» **WRITTEN PROBLEM**
Please copy the rows below word for word, leaving out the pictures.

» **RECORDS FOR THIS TASK**
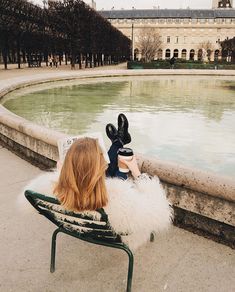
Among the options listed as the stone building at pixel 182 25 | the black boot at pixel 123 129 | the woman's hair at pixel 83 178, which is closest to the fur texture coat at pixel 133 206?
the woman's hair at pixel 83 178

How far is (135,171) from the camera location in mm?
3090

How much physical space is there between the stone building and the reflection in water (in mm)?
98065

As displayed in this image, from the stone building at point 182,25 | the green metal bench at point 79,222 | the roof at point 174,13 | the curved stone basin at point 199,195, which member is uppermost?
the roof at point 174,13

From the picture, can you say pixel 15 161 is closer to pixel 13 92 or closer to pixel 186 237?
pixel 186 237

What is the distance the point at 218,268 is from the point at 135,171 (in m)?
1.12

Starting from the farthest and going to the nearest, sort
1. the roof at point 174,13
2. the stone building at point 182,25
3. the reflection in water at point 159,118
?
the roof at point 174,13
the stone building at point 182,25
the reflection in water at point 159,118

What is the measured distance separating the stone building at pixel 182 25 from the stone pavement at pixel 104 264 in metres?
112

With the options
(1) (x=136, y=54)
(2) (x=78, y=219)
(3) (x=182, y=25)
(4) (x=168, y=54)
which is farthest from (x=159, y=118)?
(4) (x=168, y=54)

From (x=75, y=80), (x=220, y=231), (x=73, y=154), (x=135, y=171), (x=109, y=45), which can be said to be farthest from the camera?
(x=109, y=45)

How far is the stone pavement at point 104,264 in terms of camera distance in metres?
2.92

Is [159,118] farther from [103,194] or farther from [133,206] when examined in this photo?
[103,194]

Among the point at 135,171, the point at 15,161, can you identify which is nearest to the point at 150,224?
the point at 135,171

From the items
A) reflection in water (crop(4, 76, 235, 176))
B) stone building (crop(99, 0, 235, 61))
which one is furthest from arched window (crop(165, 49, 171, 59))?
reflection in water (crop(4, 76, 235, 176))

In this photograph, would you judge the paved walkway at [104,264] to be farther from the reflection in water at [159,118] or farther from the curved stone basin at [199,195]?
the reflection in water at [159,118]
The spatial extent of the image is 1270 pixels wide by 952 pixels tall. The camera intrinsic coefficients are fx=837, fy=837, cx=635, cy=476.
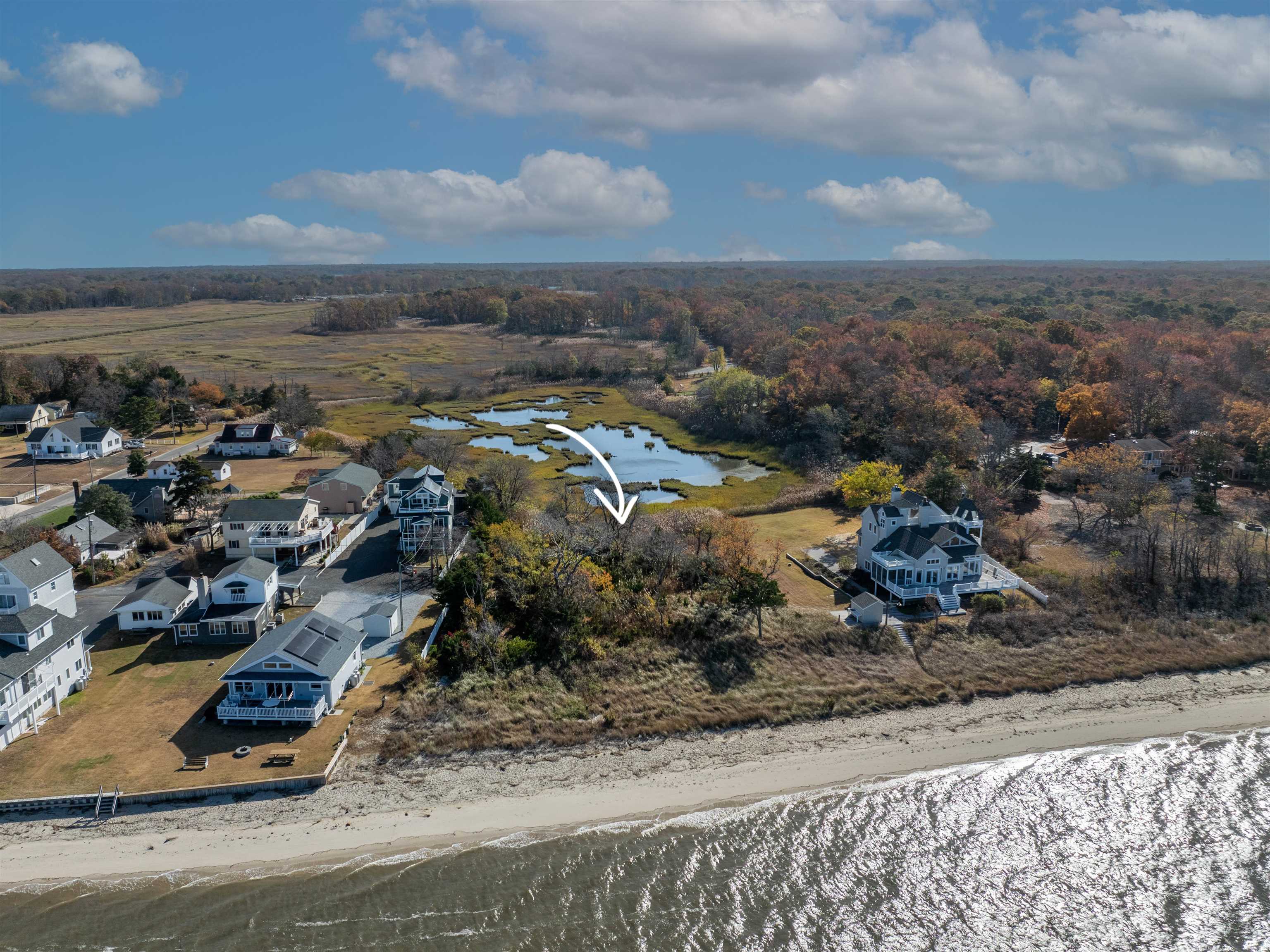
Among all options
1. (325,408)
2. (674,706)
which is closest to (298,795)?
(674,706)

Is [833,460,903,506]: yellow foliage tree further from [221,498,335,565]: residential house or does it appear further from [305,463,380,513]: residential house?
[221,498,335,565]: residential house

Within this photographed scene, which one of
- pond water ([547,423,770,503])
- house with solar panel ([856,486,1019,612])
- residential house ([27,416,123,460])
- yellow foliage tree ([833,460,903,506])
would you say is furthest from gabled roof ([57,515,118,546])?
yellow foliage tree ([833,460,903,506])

» **RESULT OF THE EXERCISE**
Among the options listed as the stone building at pixel 182 25 | the black boot at pixel 123 129 | the woman's hair at pixel 83 178, which is closest to the fur texture coat at pixel 133 206?
the woman's hair at pixel 83 178

How far is (135,171) from the camera location in mm?
3090

How much physical space is there between the stone building and the reflection in water (in mm)?
98065

As displayed in this image, from the stone building at point 182,25 | the green metal bench at point 79,222 | the roof at point 174,13 | the curved stone basin at point 199,195, which member is uppermost?
the roof at point 174,13

From the picture, can you say pixel 15 161 is closer to pixel 13 92 or closer to pixel 186 237?
pixel 186 237

What is the distance the point at 218,268 is from the point at 135,171 (in m)?
1.12

Starting from the farthest and going to the nearest, sort
1. the roof at point 174,13
2. the stone building at point 182,25
3. the reflection in water at point 159,118
?
the roof at point 174,13
the stone building at point 182,25
the reflection in water at point 159,118

What is the measured distance separating the stone building at pixel 182 25 from the stone pavement at pixel 104 264 in metres?
112

With the options
(1) (x=136, y=54)
(2) (x=78, y=219)
(3) (x=182, y=25)
(4) (x=168, y=54)
which is farthest from (x=159, y=118)?
(4) (x=168, y=54)

From (x=75, y=80), (x=220, y=231), (x=73, y=154), (x=135, y=171), (x=109, y=45), which can be said to be farthest from the camera?
(x=109, y=45)

How far is the stone pavement at point 104,264 in terms of camera distance in metres?
2.92

Is [159,118] farther from [103,194] or farther from [133,206] when examined in this photo?
[103,194]

Among the point at 135,171, the point at 15,161, can you identify which is nearest to the point at 150,224?
the point at 135,171

From the items
A) reflection in water (crop(4, 76, 235, 176))
B) stone building (crop(99, 0, 235, 61))
which one is furthest from arched window (crop(165, 49, 171, 59))?
reflection in water (crop(4, 76, 235, 176))

In this photograph, would you judge the paved walkway at [104,264] to be farther from the reflection in water at [159,118] or farther from the curved stone basin at [199,195]?
the reflection in water at [159,118]
The spatial extent of the image is 1270 pixels wide by 952 pixels tall. The camera intrinsic coefficients are fx=837, fy=837, cx=635, cy=476.
Among all options
1. (325,408)
2. (674,706)
which is closest to (298,795)?
(674,706)

Is [833,460,903,506]: yellow foliage tree further from [221,498,335,565]: residential house or does it appear further from [305,463,380,513]: residential house?
[221,498,335,565]: residential house

Within this photographed scene, which one of
- pond water ([547,423,770,503])
- house with solar panel ([856,486,1019,612])
- residential house ([27,416,123,460])
- yellow foliage tree ([833,460,903,506])
would you say is furthest from gabled roof ([57,515,118,546])?
yellow foliage tree ([833,460,903,506])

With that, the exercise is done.